Some of the key highlights of Model Act that need to be taken note of are as below:
- It is now mandatory for parties to present the rent authority with a copy of the tenancy agreement within two months from the date of agreement.
- After this, a unique identification number (UIN) will be provided to the parties and the details of the tenancy agreement will be uploaded to the rent authority website. All information provided in the tenancy agreement will be taken as evidence of facts relating to tenancy and connected matters.
- A cap of two months rent has been fixed for payment of security deposit for residential properties and a minimum of one month’s rent for non-residential properties.
- Provision for escalation of rent is to be quantified in the tenancy agreement, in absence of which any increase in rent during the subsistence of the tenancy period will not be taken into consideration.
- In absence of any provision for escalation in the tenancy agreement, the landowner may revise the rent by giving three months prior written notice to the tenant and where the tenant fails to give a notice for termination of the tenancy, the tenant shall be deemed to have accepted the increase in rent.
- If any additional structural alterations or improvements (not including necessary repairs) are undertaken, the landowner may increase the rent one month after completion of such work, by an amount as agreed between the parties.
- If the landowner refuses to accept the rent or other charges payable or give a receipt in respect thereof, the rent and other charges can be sent by postal money order consecutively for two months.

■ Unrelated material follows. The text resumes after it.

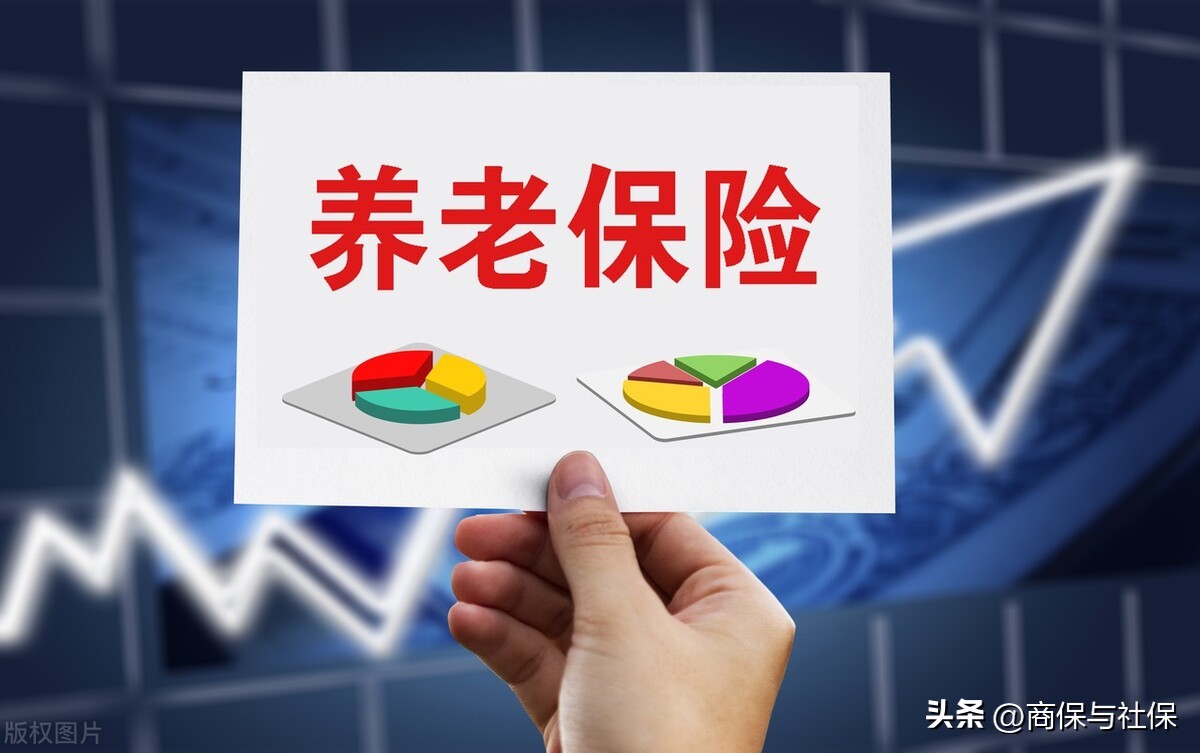 50岁交社保还来得及吗？算一算三种养老保险收益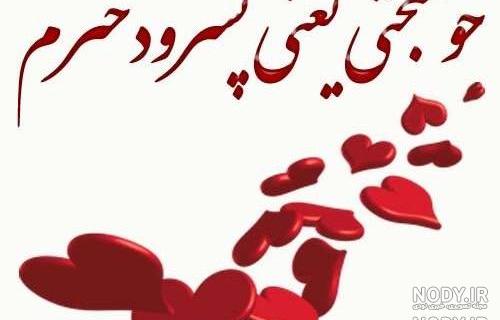 عکس پروفایل پسرام و باباش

Further, if the landowner does not accept the rent within this period as envisaged above, then the tenant may deposit the same with the rent authority.
- No tenants are permitted to sublet (whole or part) of the premises without prior written consent of the landowner. Such subletting or assignment, whether directly or indirectly, cannot be for a rent that is higher than the rent charged by the landowner to the tenant.

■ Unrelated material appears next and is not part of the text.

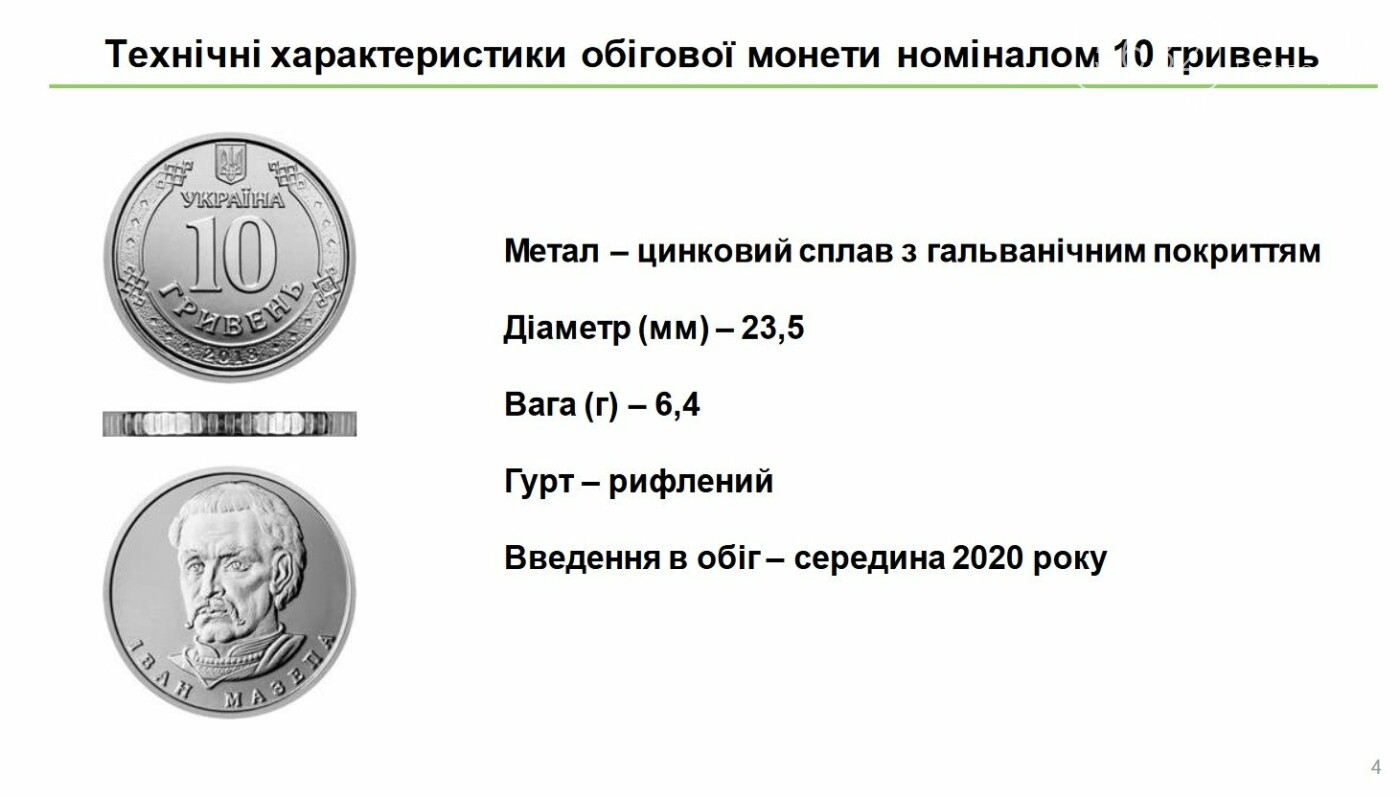 3 июня в обращение вводится новая монета номиналом 10 гривен, фото-1 3 июня в обращение вводится новая монета номиналом 10 гривен, фото-1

- The landowner, tenant or property manager cannot withhold any essential supplies (being supply of water, electricity, gas, lights in passages, lifts, staircase, conservancy, parking, communication links and sanitary services etc.) in relation to the premises occupied by the tenant.
- The landowner is entitled to compensation of double the monthly rent for two months and four times of the monthly rent thereafter, for non-vacancy of the premises by the tenant who does not vacate the premises after his/her tenancy has been terminated by order, notice or as per the agreement.

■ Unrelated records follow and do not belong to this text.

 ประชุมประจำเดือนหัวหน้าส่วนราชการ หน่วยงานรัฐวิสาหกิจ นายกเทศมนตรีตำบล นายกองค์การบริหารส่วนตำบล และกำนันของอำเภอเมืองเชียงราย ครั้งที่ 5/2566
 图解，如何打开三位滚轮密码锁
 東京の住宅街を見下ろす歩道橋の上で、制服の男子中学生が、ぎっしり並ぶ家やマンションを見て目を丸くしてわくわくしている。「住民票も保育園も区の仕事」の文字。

- The tenant may give up possession of the premises after giving such notice as required under the tenancy agreement. In the absence of any such provision, the tenant shall give at least one month notice before giving up possession.
- A grievance mechanism will be set up, which will include the rent authority, rent courts and rent tribunals.
The grievance redressal mechanism is provided to make people aware that there are dispute resolution forums set up to prevent any unfairness against the tenant and landowners. According to the economic survey of 2017-18, there was a steep increase in the number of vacant homes in the past few years. This is attributable to the rising prices of properties, which in turn is affecting the leasing market and landowners not getting adequate returns from renting homes.
The Model Act is aimed at strengthening the rental laws and providing the landowner a reason to not fear letting out their houses vide leasing. The Model Act offers to make rental laws transparent and provide an assurance to tenants and landowners that there will be mutual, fair and balanced relationship. And, where disputes arise, there will be repercussions and redressal mechanisms to safeguard the same, boosting their confidence in the market.